>> start Task input
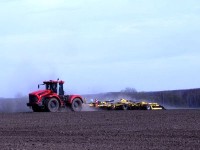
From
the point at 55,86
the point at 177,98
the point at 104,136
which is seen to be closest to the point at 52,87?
the point at 55,86

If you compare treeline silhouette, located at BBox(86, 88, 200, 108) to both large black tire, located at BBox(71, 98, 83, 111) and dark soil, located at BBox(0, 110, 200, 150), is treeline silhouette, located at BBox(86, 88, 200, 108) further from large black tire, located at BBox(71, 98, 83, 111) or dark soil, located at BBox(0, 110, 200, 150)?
dark soil, located at BBox(0, 110, 200, 150)

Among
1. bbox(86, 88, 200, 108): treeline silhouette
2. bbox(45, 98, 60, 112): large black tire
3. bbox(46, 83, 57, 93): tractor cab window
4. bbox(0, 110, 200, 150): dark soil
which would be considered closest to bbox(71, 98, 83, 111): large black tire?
bbox(45, 98, 60, 112): large black tire

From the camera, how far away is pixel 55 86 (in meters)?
46.0

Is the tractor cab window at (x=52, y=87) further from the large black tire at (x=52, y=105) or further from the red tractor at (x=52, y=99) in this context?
the large black tire at (x=52, y=105)

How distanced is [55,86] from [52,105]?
1.63 meters

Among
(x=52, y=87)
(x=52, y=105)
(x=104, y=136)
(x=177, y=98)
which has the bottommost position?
(x=104, y=136)

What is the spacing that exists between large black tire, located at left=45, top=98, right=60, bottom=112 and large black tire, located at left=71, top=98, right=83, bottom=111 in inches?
48.1

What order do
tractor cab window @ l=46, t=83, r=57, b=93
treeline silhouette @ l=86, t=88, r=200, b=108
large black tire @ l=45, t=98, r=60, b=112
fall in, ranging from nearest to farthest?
large black tire @ l=45, t=98, r=60, b=112 → tractor cab window @ l=46, t=83, r=57, b=93 → treeline silhouette @ l=86, t=88, r=200, b=108

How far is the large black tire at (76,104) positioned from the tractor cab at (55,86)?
3.59ft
>> end Task input
→ **What you should do**
Copy the records above exactly, leaving out every picture.

→ **Exercise output**
From
the point at 55,86
the point at 177,98
the point at 104,136
which is seen to be closest to the point at 52,87?
the point at 55,86

If you compare treeline silhouette, located at BBox(86, 88, 200, 108) to both large black tire, located at BBox(71, 98, 83, 111) and dark soil, located at BBox(0, 110, 200, 150), is treeline silhouette, located at BBox(86, 88, 200, 108) further from large black tire, located at BBox(71, 98, 83, 111) or dark soil, located at BBox(0, 110, 200, 150)?
dark soil, located at BBox(0, 110, 200, 150)

Among
1. bbox(86, 88, 200, 108): treeline silhouette
2. bbox(45, 98, 60, 112): large black tire
3. bbox(46, 83, 57, 93): tractor cab window
4. bbox(0, 110, 200, 150): dark soil
which would be considered closest to bbox(71, 98, 83, 111): large black tire?
bbox(45, 98, 60, 112): large black tire

From the camera, how far away is pixel 55 86 (in meters)?
46.0

Is the tractor cab window at (x=52, y=87) further from the large black tire at (x=52, y=105) or further from the red tractor at (x=52, y=99) in this context?
the large black tire at (x=52, y=105)

How distanced is [55,86] from [52,105]?
1.63 meters

Among
(x=52, y=87)
(x=52, y=105)
(x=104, y=136)
(x=177, y=98)
which has the bottommost position?
(x=104, y=136)

What is the spacing that exists between large black tire, located at left=45, top=98, right=60, bottom=112 and large black tire, located at left=71, top=98, right=83, bottom=111 in inches?
48.1

What order do
tractor cab window @ l=46, t=83, r=57, b=93
treeline silhouette @ l=86, t=88, r=200, b=108
large black tire @ l=45, t=98, r=60, b=112
fall in, ranging from nearest to farthest?
large black tire @ l=45, t=98, r=60, b=112 → tractor cab window @ l=46, t=83, r=57, b=93 → treeline silhouette @ l=86, t=88, r=200, b=108

How far is the large black tire at (76,104) positioned from the tractor cab at (55,86)?
3.59ft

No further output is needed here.